In political terms, Amerindians played an important role in the establishment and maintenance of Dutch rule in Guyana, writes Daly (1974). He explains that the Dutch realized that the key to the establishment of a successful settlement was to gain the friendship of the Indian tribes. From the first Dutch settlement established in Essequibo in 1616, founder Adrian Groenewegen was careful to establish the confidence of the Amerindians, even marrying a Carib wife.
Daly goes on to state that when Africans were introduced as slaves in Guiana, the Amerindians rendered invaluable assistance to the Dutch in helping quell slave revolts and capturing runaway slaves. The Amerindians acted not only as allies and soldiers of the Dutch but also their servants, being employed as boatmen, pilots, guides and field labourers. Many were also employed in established fisheries along the coast from the Essequibo to the Orinoco, including the mouths of Waini, Barima and the Amacuro Rivers.
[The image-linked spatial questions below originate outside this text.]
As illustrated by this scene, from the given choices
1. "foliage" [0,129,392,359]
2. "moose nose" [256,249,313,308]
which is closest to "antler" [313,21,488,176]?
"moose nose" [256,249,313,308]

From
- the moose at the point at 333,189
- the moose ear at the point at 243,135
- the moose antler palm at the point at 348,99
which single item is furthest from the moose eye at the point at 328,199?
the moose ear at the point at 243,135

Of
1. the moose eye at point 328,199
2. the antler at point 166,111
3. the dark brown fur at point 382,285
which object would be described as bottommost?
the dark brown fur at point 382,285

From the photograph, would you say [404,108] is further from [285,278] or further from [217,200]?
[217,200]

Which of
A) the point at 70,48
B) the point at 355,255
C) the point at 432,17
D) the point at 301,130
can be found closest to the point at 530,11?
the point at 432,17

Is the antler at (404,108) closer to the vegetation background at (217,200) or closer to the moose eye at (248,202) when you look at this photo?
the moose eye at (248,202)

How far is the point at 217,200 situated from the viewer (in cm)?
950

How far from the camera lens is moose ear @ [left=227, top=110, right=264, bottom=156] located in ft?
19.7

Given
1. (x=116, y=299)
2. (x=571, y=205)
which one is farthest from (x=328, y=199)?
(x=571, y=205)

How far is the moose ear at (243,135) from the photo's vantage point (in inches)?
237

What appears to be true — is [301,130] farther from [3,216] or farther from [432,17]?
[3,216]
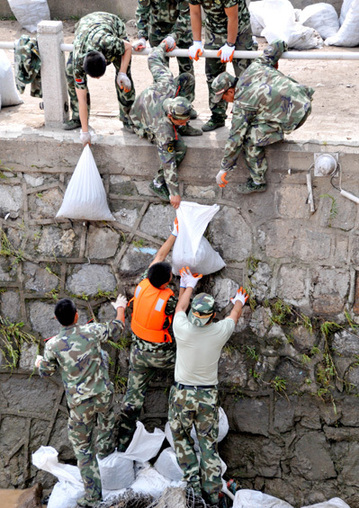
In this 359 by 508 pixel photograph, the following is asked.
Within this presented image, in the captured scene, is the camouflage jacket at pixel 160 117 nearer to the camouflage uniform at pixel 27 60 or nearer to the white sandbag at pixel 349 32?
the camouflage uniform at pixel 27 60

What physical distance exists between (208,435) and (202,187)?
6.11 ft

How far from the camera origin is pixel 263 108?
181 inches

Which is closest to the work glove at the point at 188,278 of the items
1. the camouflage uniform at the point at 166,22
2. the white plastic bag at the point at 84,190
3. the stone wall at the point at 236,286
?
the stone wall at the point at 236,286

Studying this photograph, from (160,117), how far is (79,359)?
1.84 meters

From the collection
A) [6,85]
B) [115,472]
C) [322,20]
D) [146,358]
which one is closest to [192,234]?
[146,358]

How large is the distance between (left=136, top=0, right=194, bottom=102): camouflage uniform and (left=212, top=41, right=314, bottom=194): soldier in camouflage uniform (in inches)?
35.4

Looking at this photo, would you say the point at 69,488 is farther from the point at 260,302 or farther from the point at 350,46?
the point at 350,46

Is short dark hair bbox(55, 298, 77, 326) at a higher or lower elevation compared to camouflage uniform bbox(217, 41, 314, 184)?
lower

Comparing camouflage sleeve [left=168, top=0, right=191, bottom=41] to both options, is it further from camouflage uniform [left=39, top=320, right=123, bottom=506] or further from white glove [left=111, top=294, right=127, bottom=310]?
camouflage uniform [left=39, top=320, right=123, bottom=506]

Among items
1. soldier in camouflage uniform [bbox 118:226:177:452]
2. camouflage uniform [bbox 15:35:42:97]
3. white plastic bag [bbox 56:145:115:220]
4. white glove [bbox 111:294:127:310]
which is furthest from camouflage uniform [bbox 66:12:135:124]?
white glove [bbox 111:294:127:310]

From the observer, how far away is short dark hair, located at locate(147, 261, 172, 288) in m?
4.76

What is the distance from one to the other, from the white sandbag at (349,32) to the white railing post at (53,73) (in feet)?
11.1

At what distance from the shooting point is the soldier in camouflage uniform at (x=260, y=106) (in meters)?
4.57

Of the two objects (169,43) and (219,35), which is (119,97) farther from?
(219,35)
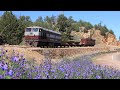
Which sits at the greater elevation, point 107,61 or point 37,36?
point 37,36

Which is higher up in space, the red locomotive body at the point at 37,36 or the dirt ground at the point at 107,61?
the red locomotive body at the point at 37,36

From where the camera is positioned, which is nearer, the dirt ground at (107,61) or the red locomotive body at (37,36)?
the dirt ground at (107,61)

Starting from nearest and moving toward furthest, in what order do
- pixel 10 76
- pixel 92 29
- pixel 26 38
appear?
pixel 10 76, pixel 26 38, pixel 92 29

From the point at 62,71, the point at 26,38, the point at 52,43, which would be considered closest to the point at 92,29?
the point at 52,43

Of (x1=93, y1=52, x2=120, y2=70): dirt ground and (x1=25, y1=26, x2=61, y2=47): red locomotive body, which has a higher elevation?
(x1=25, y1=26, x2=61, y2=47): red locomotive body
Currently, nine Amerindian tribes are accounted for in Guyana: The Warraus, Lokono (Arawak), Wapishanas, Caribs, Macusi, Arecunas, Wai Wais, Akawaio and the Patamonas. Tribes such as Maiongkongs, Maopityans, Drois, Tarumas, Amaripas and Pianoghottos, all thriving populations in the 1800s are now extinct.
Born in 1892 in Moruca, Stephen Campbell has his place in history as the first Amerindian parliamentarian. Many other Amerindians followed making their mark in the political arena. Some names that immediately come to mind include Dr. George Norton, the only Amerindian Ophthalmologist in Guyana and a Member of Parliament on the Peoples National Congress Reform, Carolyn Rodrigues-Birkett – Minister of Foreign Affairs, Pauline Sukhai – current Minister of Amerindian Affairs and the late Dr. Desrey Fox, a former Minister in the Ministry of Education who will forever be remembered as an outstanding scholar who made many contributions in the field of Linguistics and Amerindian Studies.
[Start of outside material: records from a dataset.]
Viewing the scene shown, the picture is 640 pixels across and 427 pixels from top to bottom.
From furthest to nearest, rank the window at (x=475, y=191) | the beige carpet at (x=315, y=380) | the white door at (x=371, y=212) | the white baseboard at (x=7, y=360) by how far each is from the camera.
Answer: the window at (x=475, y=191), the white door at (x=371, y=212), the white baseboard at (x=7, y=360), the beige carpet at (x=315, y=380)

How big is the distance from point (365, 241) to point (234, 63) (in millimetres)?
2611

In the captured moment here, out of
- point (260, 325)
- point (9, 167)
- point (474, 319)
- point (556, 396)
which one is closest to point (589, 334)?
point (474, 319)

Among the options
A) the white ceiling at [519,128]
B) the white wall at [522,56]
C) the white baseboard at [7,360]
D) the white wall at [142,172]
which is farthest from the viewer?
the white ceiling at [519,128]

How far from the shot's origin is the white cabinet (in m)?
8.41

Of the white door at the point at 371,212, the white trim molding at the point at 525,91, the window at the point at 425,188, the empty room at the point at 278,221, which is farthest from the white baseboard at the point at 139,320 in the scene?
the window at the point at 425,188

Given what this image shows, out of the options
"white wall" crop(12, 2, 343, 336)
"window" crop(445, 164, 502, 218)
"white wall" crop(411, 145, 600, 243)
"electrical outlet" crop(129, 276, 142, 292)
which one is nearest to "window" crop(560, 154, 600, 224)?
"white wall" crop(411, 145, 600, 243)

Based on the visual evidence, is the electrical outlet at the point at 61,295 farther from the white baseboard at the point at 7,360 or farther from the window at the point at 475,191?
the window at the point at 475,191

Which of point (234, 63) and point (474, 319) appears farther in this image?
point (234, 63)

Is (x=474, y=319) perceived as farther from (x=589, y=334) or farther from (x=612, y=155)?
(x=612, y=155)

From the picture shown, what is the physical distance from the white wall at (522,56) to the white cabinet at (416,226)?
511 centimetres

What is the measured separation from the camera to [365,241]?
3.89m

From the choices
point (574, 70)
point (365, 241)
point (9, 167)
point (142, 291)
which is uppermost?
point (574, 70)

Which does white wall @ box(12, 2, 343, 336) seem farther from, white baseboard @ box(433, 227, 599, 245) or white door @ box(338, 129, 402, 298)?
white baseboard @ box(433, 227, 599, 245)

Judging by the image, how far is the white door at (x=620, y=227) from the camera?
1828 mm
In the meantime, others are making strides in the area of public works and the production of books and documentaries such as Annette Arjoon; in the Media (on radio) such as Michela Abraham-Ali and Merano Isaacs; and in many other fields such as law, sports, medicine, law enforcement and education, among others.
After more than three years of consultation with the Government and Amerindian communities, the Amerindian Act of 2006 replaced the Amerindian Act of 1951. Prior to the new Act; procedures dealing with Indigenous lands, territories and natural resources were mainly administrative as the Amerindian Act of 1951 was inadequate. The new Act outlines the procedure for the transfer of State lands to Indigenous communities, giving them full ownership of these lands as well as providing for traditional rights within State lands and other matters relating to natural resources.
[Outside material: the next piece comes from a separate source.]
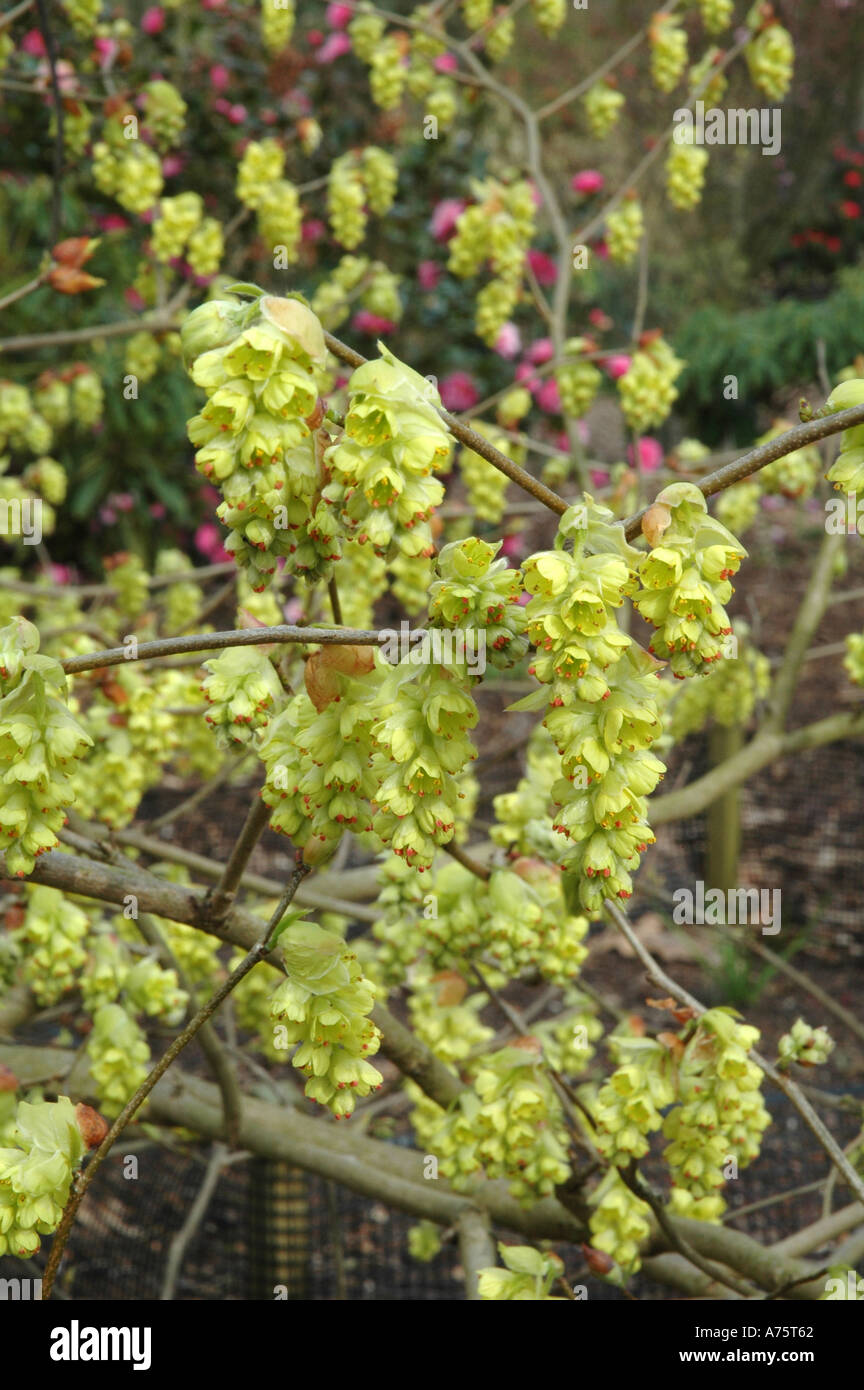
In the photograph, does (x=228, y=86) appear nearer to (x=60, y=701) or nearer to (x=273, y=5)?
(x=273, y=5)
Over the past two years, efforts have been made to preserve the Amerindian language, an Inter-American Development Bank (IDB) project of 2008, led to the publishing of dictionaries containing the languages of various tribes.
In August 2009, the office of Climate Change collaborated with the Ministry of Amerindian Affairs to translate the concepts and objectives of the revolutionary Low Carbon Development Strategy (LCDS) into five Amerindian languages in order to promote a better understanding of the LCDS among Guyana’s Amerindian people who are cited as part of the strategy’s main stakeholder group. Translations will be done in the Patamona, Wai Wai, Wapishana, Akawaio and Macusi languages.
The LCDS is an initiative of former President Dr. Bharrat Jagdeo, which seeks to transform Guyana into a low carbon economy providing that the proposal for compensation for forests, and the environmental services which they provide to the world, is included in the Copenhagen agreement.